Spatial question entries
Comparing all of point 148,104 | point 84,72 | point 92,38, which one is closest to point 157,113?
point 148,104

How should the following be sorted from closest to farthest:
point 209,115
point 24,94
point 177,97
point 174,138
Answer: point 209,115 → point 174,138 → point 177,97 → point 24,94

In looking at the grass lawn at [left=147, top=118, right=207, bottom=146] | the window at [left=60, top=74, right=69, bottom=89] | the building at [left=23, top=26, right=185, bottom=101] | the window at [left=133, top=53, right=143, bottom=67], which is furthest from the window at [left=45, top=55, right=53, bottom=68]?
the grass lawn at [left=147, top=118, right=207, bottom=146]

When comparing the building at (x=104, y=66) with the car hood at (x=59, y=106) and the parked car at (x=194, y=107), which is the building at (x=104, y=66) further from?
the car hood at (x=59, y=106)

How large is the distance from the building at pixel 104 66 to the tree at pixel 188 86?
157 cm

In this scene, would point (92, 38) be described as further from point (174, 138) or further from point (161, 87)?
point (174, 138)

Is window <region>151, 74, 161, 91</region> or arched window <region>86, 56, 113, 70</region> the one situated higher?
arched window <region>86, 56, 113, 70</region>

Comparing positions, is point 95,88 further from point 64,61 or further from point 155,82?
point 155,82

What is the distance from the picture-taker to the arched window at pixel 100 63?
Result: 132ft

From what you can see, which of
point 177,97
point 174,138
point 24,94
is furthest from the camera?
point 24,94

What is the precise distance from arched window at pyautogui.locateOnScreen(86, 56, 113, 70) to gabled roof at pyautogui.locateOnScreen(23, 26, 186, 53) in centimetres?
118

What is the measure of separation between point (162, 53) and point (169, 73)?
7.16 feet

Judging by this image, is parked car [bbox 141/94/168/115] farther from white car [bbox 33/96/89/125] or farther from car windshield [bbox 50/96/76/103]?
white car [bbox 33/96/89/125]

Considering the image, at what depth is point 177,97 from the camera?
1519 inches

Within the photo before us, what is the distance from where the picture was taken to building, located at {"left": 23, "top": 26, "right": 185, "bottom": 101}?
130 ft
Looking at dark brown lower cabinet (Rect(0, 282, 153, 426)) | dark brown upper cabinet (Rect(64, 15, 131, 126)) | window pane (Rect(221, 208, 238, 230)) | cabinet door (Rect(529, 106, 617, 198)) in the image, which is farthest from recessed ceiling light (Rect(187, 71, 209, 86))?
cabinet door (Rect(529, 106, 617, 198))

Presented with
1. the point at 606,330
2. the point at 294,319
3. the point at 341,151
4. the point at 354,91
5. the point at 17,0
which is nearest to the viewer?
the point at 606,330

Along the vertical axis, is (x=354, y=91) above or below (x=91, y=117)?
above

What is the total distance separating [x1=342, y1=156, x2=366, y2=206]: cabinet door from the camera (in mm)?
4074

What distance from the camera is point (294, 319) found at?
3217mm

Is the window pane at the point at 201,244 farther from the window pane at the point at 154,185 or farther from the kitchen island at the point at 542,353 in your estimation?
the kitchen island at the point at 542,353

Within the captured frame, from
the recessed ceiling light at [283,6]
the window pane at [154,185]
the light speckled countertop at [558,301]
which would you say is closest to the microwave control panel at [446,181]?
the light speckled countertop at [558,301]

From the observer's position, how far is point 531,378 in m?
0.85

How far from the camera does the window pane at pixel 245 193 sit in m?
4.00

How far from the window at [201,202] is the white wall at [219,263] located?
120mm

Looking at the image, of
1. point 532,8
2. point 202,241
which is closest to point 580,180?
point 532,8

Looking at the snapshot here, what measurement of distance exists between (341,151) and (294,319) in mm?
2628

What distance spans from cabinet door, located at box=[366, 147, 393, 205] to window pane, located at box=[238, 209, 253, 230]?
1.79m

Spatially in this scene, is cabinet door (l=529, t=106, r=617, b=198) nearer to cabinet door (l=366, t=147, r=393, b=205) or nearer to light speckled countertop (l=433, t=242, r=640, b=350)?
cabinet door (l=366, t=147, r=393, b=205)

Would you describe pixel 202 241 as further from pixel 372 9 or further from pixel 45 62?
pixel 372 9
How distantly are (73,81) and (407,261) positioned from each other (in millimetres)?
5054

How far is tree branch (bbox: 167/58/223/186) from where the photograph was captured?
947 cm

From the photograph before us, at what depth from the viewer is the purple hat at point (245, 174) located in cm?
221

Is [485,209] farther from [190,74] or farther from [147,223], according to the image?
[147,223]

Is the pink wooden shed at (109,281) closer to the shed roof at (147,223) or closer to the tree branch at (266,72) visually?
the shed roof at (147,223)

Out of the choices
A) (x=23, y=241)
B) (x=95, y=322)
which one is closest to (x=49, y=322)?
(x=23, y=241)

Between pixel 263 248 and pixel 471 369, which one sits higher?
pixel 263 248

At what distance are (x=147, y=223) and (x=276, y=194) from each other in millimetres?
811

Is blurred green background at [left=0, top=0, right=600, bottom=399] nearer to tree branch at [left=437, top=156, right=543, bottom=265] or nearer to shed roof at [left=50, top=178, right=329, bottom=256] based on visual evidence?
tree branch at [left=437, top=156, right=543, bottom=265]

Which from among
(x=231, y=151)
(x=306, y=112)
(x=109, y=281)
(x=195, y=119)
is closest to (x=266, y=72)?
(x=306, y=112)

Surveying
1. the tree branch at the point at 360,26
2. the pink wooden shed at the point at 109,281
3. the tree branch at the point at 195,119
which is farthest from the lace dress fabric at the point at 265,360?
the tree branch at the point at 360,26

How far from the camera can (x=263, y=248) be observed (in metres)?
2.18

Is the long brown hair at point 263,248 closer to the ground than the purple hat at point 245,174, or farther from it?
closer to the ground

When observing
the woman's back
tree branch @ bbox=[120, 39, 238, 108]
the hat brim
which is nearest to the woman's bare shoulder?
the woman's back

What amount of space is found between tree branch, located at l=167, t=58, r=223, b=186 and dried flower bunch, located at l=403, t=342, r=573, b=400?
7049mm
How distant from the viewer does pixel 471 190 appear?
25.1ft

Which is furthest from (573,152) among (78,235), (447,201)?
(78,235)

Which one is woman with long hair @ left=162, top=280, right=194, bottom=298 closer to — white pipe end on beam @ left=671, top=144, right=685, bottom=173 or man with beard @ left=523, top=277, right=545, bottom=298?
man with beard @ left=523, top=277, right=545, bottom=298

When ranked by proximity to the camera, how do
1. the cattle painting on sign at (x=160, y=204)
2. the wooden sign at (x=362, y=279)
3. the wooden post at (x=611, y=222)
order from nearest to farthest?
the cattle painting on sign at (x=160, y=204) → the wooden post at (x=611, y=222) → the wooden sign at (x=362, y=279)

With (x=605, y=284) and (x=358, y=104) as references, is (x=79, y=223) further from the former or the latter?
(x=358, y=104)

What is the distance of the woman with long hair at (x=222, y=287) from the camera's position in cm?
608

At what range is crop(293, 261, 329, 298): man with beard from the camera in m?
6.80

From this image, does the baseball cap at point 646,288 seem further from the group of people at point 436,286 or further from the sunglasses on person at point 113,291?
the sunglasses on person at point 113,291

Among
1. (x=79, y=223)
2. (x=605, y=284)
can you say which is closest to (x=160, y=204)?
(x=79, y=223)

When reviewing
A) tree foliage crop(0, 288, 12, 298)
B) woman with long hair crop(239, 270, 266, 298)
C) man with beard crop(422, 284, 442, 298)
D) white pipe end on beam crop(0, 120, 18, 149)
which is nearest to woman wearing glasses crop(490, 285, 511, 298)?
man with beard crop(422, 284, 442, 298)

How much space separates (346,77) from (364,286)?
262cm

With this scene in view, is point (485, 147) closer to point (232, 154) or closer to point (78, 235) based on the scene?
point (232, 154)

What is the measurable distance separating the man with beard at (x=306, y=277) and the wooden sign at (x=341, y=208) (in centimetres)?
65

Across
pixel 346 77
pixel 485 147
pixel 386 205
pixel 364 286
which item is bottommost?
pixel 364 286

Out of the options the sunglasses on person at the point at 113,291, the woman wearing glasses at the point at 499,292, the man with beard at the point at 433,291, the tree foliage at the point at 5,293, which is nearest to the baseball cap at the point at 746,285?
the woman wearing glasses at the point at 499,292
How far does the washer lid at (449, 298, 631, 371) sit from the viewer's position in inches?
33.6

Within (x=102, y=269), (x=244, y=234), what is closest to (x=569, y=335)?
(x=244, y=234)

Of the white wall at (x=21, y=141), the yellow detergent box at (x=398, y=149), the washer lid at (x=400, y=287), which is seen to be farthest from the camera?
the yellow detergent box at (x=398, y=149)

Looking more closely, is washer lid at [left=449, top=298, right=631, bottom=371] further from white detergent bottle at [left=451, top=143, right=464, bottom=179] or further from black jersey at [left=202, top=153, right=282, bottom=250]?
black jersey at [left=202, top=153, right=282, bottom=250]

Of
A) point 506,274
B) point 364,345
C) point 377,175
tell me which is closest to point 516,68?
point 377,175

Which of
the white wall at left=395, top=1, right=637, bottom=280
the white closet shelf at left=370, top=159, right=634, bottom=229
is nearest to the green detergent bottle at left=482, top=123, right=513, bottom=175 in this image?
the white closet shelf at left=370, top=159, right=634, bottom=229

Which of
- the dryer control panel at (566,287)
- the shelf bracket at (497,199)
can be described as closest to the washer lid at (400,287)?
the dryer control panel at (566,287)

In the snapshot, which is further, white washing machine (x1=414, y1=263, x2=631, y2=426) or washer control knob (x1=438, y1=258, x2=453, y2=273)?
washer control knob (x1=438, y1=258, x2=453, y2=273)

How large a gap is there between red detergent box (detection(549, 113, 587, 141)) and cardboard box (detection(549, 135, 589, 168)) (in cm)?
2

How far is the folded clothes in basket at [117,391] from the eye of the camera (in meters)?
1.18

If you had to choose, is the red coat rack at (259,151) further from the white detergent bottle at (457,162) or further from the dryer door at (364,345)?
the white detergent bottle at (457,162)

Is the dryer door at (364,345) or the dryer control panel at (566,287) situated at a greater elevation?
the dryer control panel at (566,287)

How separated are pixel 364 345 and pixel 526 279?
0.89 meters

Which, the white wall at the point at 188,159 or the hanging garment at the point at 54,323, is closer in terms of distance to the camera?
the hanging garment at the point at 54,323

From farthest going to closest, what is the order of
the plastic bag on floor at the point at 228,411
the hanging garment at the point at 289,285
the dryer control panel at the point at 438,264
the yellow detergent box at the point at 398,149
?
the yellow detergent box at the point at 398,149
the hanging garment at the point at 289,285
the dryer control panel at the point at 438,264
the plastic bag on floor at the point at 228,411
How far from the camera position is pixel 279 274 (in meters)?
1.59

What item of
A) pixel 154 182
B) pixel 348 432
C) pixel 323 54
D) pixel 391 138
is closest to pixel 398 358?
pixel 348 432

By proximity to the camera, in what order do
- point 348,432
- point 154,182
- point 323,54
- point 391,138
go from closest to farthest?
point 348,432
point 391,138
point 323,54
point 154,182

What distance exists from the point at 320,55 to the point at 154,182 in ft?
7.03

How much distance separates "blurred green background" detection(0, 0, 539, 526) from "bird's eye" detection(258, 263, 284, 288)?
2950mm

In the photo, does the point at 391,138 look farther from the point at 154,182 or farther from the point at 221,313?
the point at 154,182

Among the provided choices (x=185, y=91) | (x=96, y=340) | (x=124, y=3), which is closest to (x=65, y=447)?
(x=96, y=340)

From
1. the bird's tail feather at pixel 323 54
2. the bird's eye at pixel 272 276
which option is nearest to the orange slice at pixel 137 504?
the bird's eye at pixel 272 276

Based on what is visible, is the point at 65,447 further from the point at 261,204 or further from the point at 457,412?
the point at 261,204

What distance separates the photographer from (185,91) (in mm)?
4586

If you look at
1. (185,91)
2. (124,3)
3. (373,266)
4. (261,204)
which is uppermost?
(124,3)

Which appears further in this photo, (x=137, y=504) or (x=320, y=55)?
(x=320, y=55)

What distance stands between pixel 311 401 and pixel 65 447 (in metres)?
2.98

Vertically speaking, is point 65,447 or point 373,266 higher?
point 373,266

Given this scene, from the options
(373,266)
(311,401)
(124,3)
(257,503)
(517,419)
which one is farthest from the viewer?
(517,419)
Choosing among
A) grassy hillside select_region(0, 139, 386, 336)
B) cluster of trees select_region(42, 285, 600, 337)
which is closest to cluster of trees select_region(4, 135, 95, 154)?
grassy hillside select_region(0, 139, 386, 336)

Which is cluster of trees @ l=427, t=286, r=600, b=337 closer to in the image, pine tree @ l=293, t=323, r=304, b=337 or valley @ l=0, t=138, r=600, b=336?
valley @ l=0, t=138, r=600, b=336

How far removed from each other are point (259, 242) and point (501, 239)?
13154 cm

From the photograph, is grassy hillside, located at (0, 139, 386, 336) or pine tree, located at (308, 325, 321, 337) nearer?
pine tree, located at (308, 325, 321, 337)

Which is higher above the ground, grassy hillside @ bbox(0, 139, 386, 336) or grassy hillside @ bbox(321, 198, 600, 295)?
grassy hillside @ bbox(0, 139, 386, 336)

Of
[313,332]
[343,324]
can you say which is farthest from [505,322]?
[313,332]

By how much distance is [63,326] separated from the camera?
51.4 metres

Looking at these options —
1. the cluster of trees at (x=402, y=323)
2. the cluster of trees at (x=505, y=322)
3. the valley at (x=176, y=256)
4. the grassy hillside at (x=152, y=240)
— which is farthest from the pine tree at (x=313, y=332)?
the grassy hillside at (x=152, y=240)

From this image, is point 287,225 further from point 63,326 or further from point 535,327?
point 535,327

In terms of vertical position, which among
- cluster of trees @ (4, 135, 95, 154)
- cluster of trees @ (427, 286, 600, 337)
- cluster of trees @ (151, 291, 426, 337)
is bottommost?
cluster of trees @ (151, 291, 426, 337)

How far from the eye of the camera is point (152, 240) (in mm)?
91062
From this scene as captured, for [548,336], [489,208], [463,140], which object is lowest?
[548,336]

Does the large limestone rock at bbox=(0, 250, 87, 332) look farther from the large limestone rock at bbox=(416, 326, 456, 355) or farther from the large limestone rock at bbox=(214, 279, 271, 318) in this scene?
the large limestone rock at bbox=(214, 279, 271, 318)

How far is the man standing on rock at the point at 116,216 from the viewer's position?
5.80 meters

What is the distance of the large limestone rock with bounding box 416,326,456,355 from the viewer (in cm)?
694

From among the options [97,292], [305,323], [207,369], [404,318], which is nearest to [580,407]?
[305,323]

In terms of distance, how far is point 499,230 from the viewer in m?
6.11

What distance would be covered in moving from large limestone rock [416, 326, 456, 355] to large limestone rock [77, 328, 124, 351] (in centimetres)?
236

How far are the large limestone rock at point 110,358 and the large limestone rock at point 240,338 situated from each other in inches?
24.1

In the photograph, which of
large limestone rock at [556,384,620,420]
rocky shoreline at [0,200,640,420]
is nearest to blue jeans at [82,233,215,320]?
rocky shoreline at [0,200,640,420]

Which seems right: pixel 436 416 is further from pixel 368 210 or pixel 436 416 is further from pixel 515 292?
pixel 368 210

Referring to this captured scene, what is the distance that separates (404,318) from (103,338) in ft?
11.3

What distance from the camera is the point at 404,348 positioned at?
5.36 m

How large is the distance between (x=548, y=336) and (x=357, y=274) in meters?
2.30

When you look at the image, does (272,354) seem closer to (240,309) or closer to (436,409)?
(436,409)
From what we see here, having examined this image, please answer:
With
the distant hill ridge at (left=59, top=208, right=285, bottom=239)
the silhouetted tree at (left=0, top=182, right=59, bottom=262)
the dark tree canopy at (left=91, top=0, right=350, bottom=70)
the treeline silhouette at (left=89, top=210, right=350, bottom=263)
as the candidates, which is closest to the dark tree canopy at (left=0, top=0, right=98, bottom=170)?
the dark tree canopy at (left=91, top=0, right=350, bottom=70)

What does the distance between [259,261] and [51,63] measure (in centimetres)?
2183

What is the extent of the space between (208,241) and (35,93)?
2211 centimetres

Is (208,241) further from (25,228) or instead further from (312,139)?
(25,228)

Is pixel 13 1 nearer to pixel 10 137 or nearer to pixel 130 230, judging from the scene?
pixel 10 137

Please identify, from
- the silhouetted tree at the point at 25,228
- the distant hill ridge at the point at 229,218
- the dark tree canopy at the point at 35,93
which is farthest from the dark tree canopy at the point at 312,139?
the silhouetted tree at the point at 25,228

*AIM*.
Repeat exactly, and only, the lines from the line containing "How far are" through the last line of the records above, both included.

*THE REPLY*.
How far are the large limestone rock at point 110,358 and the large limestone rock at point 240,338 situated from each other in inches?
24.1

In the photograph, which of
large limestone rock at [556,384,620,420]
rocky shoreline at [0,200,640,420]
is nearest to blue jeans at [82,233,215,320]?
rocky shoreline at [0,200,640,420]

Which seems right: pixel 436 416 is further from pixel 368 210 or pixel 436 416 is further from pixel 515 292?
pixel 368 210

Referring to this captured scene, what is the distance that separates (404,318) from (103,338) in ft?
11.3

What distance from the camera is the point at 404,348 positioned at?
5.36 m

How large is the distance between (x=548, y=336) and (x=357, y=274) in meters?
2.30

When you look at the image, does (272,354) seem closer to (240,309) or closer to (436,409)?
(436,409)
From what we see here, having examined this image, please answer:
With
the distant hill ridge at (left=59, top=208, right=285, bottom=239)
the silhouetted tree at (left=0, top=182, right=59, bottom=262)
the dark tree canopy at (left=91, top=0, right=350, bottom=70)
the treeline silhouette at (left=89, top=210, right=350, bottom=263)
as the candidates, which is closest to the dark tree canopy at (left=0, top=0, right=98, bottom=170)?
the dark tree canopy at (left=91, top=0, right=350, bottom=70)

What does the distance between [259,261] and [51,63] measure (in centimetres)?
2183

What is the extent of the space between (208,241) and (35,93)?
2211 centimetres

Is (208,241) further from (25,228) or instead further from (312,139)?
(25,228)

Is pixel 13 1 nearer to pixel 10 137 or nearer to pixel 130 230, judging from the scene?
pixel 10 137

Please identify, from
- the silhouetted tree at the point at 25,228
- the distant hill ridge at the point at 229,218
- the dark tree canopy at the point at 35,93
which is farthest from the dark tree canopy at the point at 312,139?
the silhouetted tree at the point at 25,228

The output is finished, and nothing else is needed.